2Au cours de l’entre-deux-guerres, le marché charbonnier fonctionne sur les acquis de la reconstruction de la première guerre mondiale. Toutefois, les événements décideront de son avenir. La crise mondiale des années 1930 déstabilisera-t-elle le marché fraîchement reconstruit ? Les politiques d’armement contribueront-elles à un affermissement du marché ? Les années de la Seconde Guerre mondiale peuvent être difficilement considérées car les statistiques couvrant cette période ne sont pas complètes (en particulier au niveau du commerce extérieur).
3Puis, les années d’après la Libération doivent résoudre la question de pénurie de charbon, avec un matériel de production vétuste. Le défi sera-t-il relevé ? Ensuite, d’autres événements décideront de l’orientation du marché énergétique : la guerre de Corée aura-t-elle d’heureuses incidences sur le rythme de production de charbon ? Les années de belle reprise économique de 1955 à 1957 permettront-elles au marché charbonnier de consolider son assise ?

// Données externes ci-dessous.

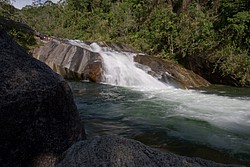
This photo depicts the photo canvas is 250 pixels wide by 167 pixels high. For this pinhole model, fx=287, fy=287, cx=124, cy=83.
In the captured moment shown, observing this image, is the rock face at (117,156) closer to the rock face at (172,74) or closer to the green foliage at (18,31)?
the rock face at (172,74)

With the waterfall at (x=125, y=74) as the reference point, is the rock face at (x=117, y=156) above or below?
below

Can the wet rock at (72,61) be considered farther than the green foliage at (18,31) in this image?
No

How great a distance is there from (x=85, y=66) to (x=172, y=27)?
7839 mm

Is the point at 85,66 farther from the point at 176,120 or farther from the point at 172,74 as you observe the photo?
the point at 176,120

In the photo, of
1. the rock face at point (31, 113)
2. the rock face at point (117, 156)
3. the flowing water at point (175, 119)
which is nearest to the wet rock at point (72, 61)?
the flowing water at point (175, 119)

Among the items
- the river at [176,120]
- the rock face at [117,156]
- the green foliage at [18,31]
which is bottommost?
the river at [176,120]

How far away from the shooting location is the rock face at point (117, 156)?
2.02 meters

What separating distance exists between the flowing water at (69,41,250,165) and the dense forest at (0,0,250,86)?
11.0 ft

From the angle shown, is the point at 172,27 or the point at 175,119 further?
the point at 172,27

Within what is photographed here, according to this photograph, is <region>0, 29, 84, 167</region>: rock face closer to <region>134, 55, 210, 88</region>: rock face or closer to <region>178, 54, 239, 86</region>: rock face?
<region>134, 55, 210, 88</region>: rock face

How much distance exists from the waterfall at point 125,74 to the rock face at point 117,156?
393 inches

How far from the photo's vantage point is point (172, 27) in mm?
18391

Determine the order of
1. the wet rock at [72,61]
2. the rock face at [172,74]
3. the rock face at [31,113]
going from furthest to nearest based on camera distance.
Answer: the rock face at [172,74]
the wet rock at [72,61]
the rock face at [31,113]

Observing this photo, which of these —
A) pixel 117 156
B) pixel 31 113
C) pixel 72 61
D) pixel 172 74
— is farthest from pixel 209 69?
pixel 117 156
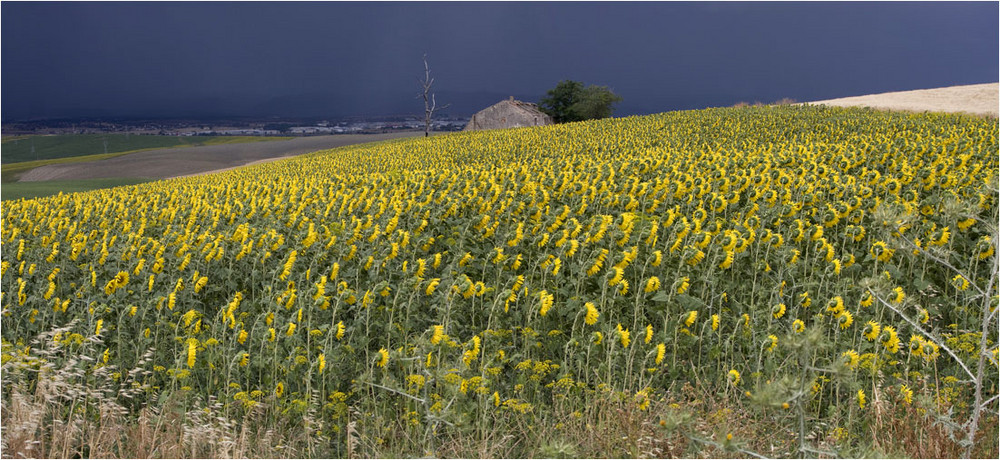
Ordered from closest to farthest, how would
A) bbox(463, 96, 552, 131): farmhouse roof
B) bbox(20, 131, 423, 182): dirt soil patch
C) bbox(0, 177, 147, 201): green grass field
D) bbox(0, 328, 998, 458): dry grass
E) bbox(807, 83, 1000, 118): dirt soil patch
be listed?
1. bbox(0, 328, 998, 458): dry grass
2. bbox(0, 177, 147, 201): green grass field
3. bbox(807, 83, 1000, 118): dirt soil patch
4. bbox(20, 131, 423, 182): dirt soil patch
5. bbox(463, 96, 552, 131): farmhouse roof

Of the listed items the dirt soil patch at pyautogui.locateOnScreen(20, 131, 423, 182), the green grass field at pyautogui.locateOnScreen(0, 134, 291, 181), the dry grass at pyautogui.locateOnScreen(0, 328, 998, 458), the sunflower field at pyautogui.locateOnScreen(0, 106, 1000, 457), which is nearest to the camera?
the dry grass at pyautogui.locateOnScreen(0, 328, 998, 458)

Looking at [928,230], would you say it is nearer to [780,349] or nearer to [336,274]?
[780,349]

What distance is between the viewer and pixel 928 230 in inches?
264

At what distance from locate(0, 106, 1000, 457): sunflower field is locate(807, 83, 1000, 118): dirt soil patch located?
83.0 ft

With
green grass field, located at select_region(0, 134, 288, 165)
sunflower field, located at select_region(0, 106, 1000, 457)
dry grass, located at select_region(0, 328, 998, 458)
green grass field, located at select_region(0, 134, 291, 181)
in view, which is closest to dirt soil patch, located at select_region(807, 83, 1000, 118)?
sunflower field, located at select_region(0, 106, 1000, 457)

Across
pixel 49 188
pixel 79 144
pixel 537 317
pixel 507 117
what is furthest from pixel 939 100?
pixel 79 144

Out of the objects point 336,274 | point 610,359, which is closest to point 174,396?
point 336,274

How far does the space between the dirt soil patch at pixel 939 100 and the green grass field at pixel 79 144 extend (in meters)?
61.5

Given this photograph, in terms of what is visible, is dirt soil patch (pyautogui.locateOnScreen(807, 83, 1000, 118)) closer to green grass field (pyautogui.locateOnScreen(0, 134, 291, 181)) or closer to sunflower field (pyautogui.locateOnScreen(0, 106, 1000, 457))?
sunflower field (pyautogui.locateOnScreen(0, 106, 1000, 457))

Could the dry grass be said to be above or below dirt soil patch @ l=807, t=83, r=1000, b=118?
below

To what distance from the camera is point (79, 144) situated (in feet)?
271

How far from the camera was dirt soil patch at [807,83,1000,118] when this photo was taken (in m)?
30.9

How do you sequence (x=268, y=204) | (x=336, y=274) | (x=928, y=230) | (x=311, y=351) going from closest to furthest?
(x=311, y=351) < (x=336, y=274) < (x=928, y=230) < (x=268, y=204)

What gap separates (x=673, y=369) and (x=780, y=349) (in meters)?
0.71
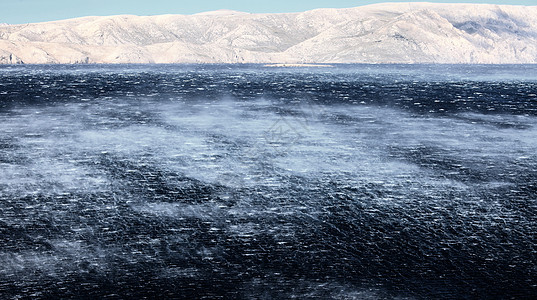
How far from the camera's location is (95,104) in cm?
10231

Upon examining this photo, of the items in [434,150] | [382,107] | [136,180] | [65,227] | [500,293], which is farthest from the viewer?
[382,107]

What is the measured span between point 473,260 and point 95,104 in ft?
278

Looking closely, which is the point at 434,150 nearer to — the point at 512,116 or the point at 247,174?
the point at 247,174

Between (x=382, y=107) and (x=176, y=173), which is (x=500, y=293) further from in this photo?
(x=382, y=107)

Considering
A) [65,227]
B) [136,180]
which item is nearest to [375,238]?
[65,227]

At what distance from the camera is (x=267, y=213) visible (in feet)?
112

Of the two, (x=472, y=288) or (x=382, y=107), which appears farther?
(x=382, y=107)

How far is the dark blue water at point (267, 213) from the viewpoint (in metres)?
25.0

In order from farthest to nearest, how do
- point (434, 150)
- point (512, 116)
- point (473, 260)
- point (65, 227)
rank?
point (512, 116)
point (434, 150)
point (65, 227)
point (473, 260)

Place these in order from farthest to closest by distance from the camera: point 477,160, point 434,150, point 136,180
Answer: point 434,150, point 477,160, point 136,180

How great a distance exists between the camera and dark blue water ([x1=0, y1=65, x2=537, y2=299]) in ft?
82.1

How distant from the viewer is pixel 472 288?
24266 millimetres

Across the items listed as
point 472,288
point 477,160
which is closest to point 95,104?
point 477,160

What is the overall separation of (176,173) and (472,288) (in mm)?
24414
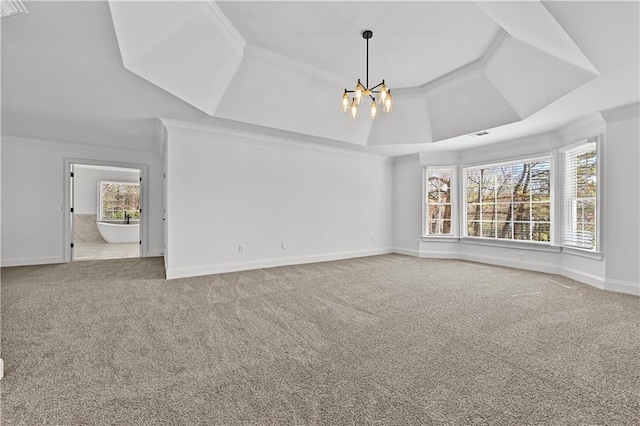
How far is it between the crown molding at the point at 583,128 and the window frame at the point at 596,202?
4.8 inches

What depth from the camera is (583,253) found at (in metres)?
4.56

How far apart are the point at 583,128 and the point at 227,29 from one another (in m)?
5.31

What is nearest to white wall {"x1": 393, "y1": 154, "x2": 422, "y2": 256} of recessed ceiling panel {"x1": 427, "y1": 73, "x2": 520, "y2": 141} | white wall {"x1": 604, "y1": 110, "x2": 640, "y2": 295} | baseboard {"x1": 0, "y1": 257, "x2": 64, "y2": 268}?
recessed ceiling panel {"x1": 427, "y1": 73, "x2": 520, "y2": 141}

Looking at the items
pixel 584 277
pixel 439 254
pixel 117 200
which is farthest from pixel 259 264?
pixel 117 200

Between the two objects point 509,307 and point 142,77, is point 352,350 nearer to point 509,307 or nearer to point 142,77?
point 509,307

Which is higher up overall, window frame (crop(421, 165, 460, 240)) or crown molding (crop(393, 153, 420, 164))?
crown molding (crop(393, 153, 420, 164))

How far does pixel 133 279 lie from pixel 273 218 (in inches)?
97.5

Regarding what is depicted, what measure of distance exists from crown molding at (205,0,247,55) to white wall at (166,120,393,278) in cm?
180

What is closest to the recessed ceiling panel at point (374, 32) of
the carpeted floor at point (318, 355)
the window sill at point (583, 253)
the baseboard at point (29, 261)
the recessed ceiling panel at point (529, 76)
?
the recessed ceiling panel at point (529, 76)

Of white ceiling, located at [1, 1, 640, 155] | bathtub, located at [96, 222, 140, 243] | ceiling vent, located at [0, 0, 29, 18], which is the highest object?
white ceiling, located at [1, 1, 640, 155]

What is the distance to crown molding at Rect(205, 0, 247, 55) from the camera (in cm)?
291

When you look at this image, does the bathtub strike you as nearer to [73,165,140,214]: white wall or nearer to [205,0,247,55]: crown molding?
[73,165,140,214]: white wall

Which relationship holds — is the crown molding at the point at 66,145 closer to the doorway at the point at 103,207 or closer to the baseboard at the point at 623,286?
the doorway at the point at 103,207

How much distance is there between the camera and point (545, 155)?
17.4ft
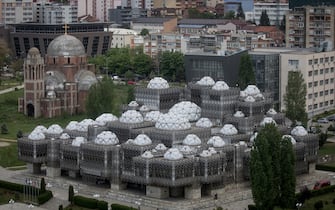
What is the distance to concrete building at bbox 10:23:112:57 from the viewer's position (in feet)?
272

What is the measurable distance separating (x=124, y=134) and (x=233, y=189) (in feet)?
18.4

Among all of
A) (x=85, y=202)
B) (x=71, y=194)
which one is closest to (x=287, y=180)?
(x=85, y=202)

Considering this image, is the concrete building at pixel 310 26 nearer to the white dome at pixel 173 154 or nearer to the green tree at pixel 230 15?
the white dome at pixel 173 154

4Ce chapitre étudie l’évolution du marché charbonnier sur une longue durée, permettant de cette manière de dégager les diverses tendances grâce à l’étude des cycles économiques. Il faut encore mentionner que deux politiques parallèles coexistent sur le marché charbonnier, l’une portant sur la houille, et l’autre sur le coke. Le choix s’est porté volontairement sur les quatre pays producteurs de l’Europe de l’Ouest suivants : l’Allemagne, la Belgique, la France et les Pays-Bas. La Grande-Bretagne figure alors dans le camp des pays tiers, comme les Etats-Unis, puisqu’elle deviendra membre de la Communauté Européenne seulement après 1960. L’étude se base principalement sur les graphiques nos 1 et 2, représentant l’évolution des consommations nationales apparentes de houille et de coke sur une longue durée de 1922 à 1960. Le choix de 1922 s’explique du point de vue statistique, car c’est une année qui peut être considérée comme normale et qui se situe après la crise de 1918 et avant la crise de 1925.
5Deux aspects politiques majeurs conditionnent l’activité économique pendant l’entre-deux-guerres : la désorganisation des monnaies et la nécessité de moderniser l’équipement industriel, qui sont les conséquences immédiates des hostilités de la Première Guerre mondiale. Il s’agit ici de faire ressortir le parallélisme existant entre la politique monétaire et la politique de rationalisation menées par les gouvernements, qui se soldent toutes deux par un échec à la veille de la crise mondiale. Au cours de la période de Reconstruction de 1922 à 1926, suivie d’un « boom conjoncturel » euphorique de 1926 à 1929, les gouvernements sont amenés à intervenir afin d’enrayer la débâcle de leur monnaie sur le marché des changes d’une part, et de dynamiser leur industrie de base pour rendre leur économie plus compétitive sur le marché mondial d’autre part, c’est-à-dire principalement l’industrie charbonnière1.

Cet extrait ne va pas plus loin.